Procedure ExtractRegExMatch (text$, Array result$(1), regex$ = "")
; [DESC]
; Exctract all the matching strings anc copy them to the result$() array.
;
; [INPUT]
; text$ : The string to be checked.
; regex$ : The regular expression to be used.
;
; [OUTPUT]
; result$() : An array of strings dimensioned to 0, it will contain all the matching strings.
; 	
; [RETURN]
; Return the number of matches or -1 if the regular expression is invalid.
;
; [NOTES]
; You can omit the regular expression between multiple calls it the regex doesn't change.
; See RegExMatch() for help on the PCRE syntax.

 Static iRegEx 
 Protected iRetVal = -1 ; regex error 
 
 If regex$
    If iRegEx > 0
        FreeRegularExpression(iRegEx)
    EndIf     
    iRegEx = CreateRegularExpression(#PB_Any, regex$)
 EndIf
 
 If iRegEx
    iRetVal = ExtractRegularExpression(iRegEx, text$, result$())   
 EndIf
 
 ProcedureReturn iRetVal
EndProcedure

ExtractRegExMatch examples

Code: Select all

Define r$
Dim result$(0)

r$ = "\b\d{3}$" ; three digits at the end, preceded by a word boundary.
Debug ExtractRegExMatch ("ERROR: 404", result$(), r$) ; 1 
Debug result$(0) ; "404" extracted


r$ = "\$[A-Fa-f0-9]+" ; a valid PB hex number 
Debug ExtractRegExMatch ("Escape in hex is $1B, Return is $0d and 4096 is $1000.", result$(), r$) ; 3
Debug result$(0) ; "$1B" extracted
Debug result$(1) ; "$0d" extracted
Debug result$(2) ; "$1000" extracted

r$="\d\d[- /.]\d\d[- /.]\d\d" ; simple date match extractor with various separators
Debug ExtractRegExMatch ("Today is 10/08/12 and it's raining.", result$(), r$) ; 1
Debug result$(0) ; "10/08/12" extracted

r$="\b([0-9]|[1-9][0-9]|1[0-9][0-9]|2[0-4][0-9]|25[0-5])\b" ; extract only numbers between 0-255
Debug ExtractRegExMatch ("111,256,0,1,50,100,777,255,1000", result$(), r$) ; 6
Debug result$(0) ; "111" extracted
Debug result$(1) ; "0" extracted
Debug result$(2) ; "1" extracted
Debug result$(3) ; "50" extracted
Debug result$(4) ; "100" extracted
Debug result$(5) ; "255" extracted

Post by **idle** » Sun Aug 28, 2011 12:01 am

it's a good tip, thanks

electrochrisso · Post by **electrochrisso** » Sun Aug 28, 2011 2:43 am

Yeh!, thanks from me too.

blueznl · Post by **blueznl** » Tue Nov 15, 2011 8:43 pm

Regular expressions, at your service...

http://bluez.home.xs4all.nl/purebasic/p ... 15.htm#top

buddymatkona · Post by **buddymatkona** » Wed Nov 16, 2011 12:13 pm

Here is a couple more that helped me get started with Regex in PB.

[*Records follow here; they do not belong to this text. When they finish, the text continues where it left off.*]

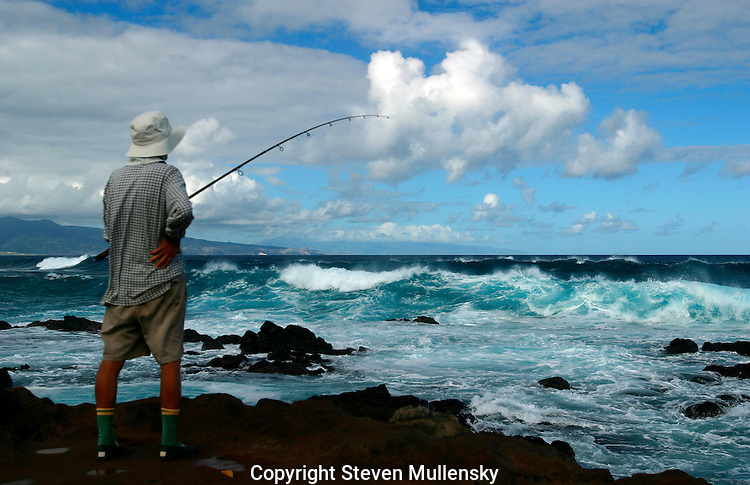 A solitary fisherman tries for the catch of the day off Maui.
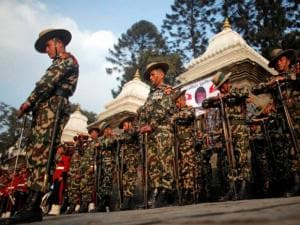 Nepalese army soldiers give a guard of honor during the cremation of Nepalese prime minister Sushil Koirala, on the banks of the Bagmati River in Kathmandu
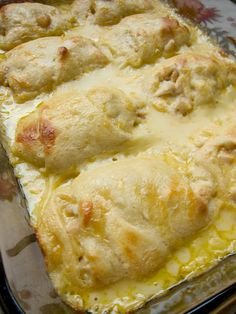 Chicken Roll Ups ~ chicken breasts wrapped in crescent rolls and smothered with cream of chicken soup, milk and cheese... Delish!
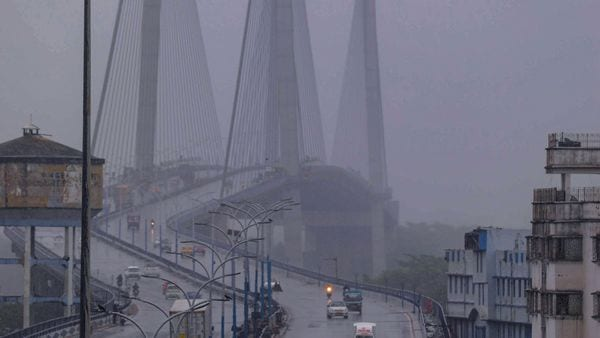 Howrah: Vehicles ply at Howrah Bridge during rain due to the formation of Cyclone Yaas. (PTI)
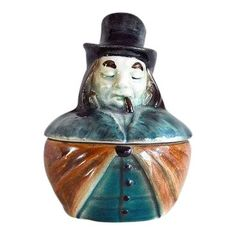 This charming antique porcelain dish is an Austrian tobacco jar or humidor from around The figural porcelain dish, popular around the turn of. Antique Cookie Jars, Disney Traditions, Long Brown Hair, Vintage Cookies, Warts, Jaba, Chinoiserie, Pottery Art, Figurative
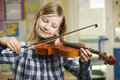 Girl Learning To Play Violin In School Music Lesson Royalty Free Stock Images - 52633339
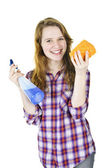 Smiling girl with cleaning supplies — Stock Photo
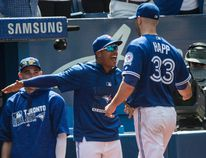 Blue Jay Marcus Stroman meets J.A. Happ at the dugout. Toronto Blue Jays starter J.A. Happ gets the win against the Baltimore Orioles, putting the Jays in first place in the AL East in Toronto, Ont. on Saturday July 30, 2016. Craig Robertson/Toronto Sun/Postmedia Network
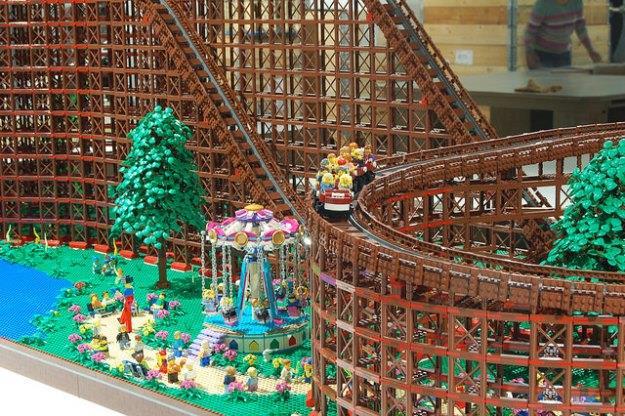 Dettagli della montagne russe di LEGO: alberi, un fiume e una giostra.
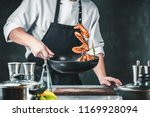 chef cooking with tiger prawn... | Shutterstock . vector #1169928094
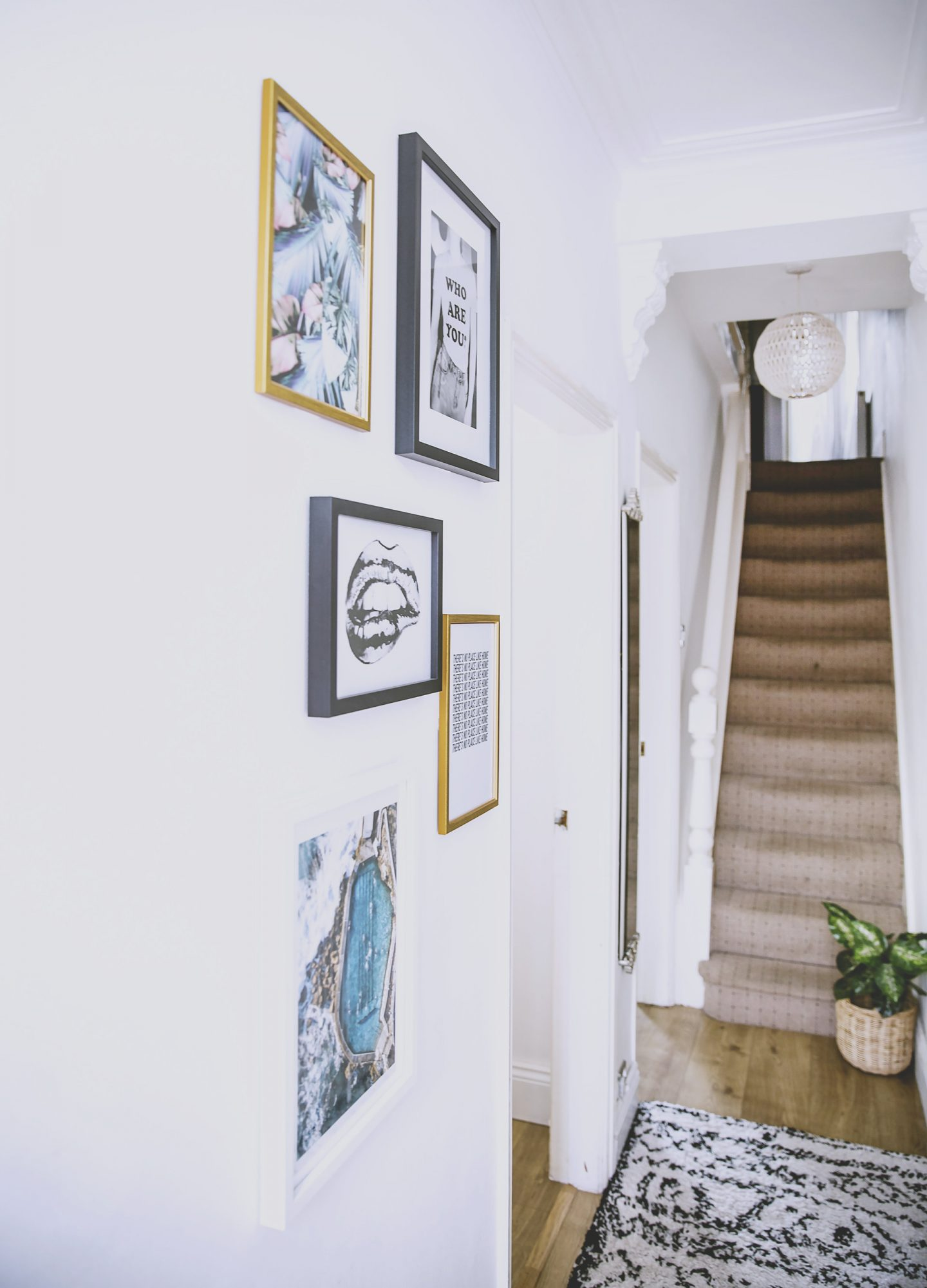 hallway with rug and gallery wall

Load a PB source file into PBfileInString$ followed by (quick and dirty concept code) :

Code: Select all

RegexProcTokens = CreateRegularExpression ( #PB_Any , "(\w+)" )
RegexProcLines = CreateRegularExpression ( #PB_Any , "\b(Procedure |Procedure\.. ).*" )

LineCount = ExtractRegularExpression ( RegexProcLines , PBfileInString$ , ProcLines$ ( ) )  ; Extract Procedure lines to string array
For LineCounter = 0 To LineCount - 1
  TokenCount = ExtractRegularExpression ( RegexProcTokens , ProcLines$ ( LineCounter ) , ProcTokens$ ( ) )  ; Parse Procedure lines              
  For TokenCounter = 0 To TokenCount - 1   
     Debug   Str ( TokenCounter + 1 ) + " Token= " + ProcTokens$(TokenCounter) ; Show Procedure Names, Arguments, Types     
  Next     
Next

Or use "^(?!.*;).*Procedure[ \.].*$" for RegexProcLines to ignore comments - Needs "Multiline" option

Kukulkan · Post by **Kukulkan** » Wed Nov 16, 2011 5:23 pm

Thank you for the examples. But sadly, I'm not even able to get the username out of this sample:

Code: Select all

userid: 1234
username: test
usertype: private

I like to search for the content after the string "username:". But we need grouping and backreference support for this (what PB does not support).

I know, I can use pcre directly by using IncludeC(), but in that case the PB functions are useless

Kukulkan

blueznl · Post by **blueznl** » Thu Nov 17, 2011 1:54 pm

How is the original text organised, is it three lines and do you process each line, or is it part of a large file, or what? Doesn't seem to be too difficult to do it even with standard stuff...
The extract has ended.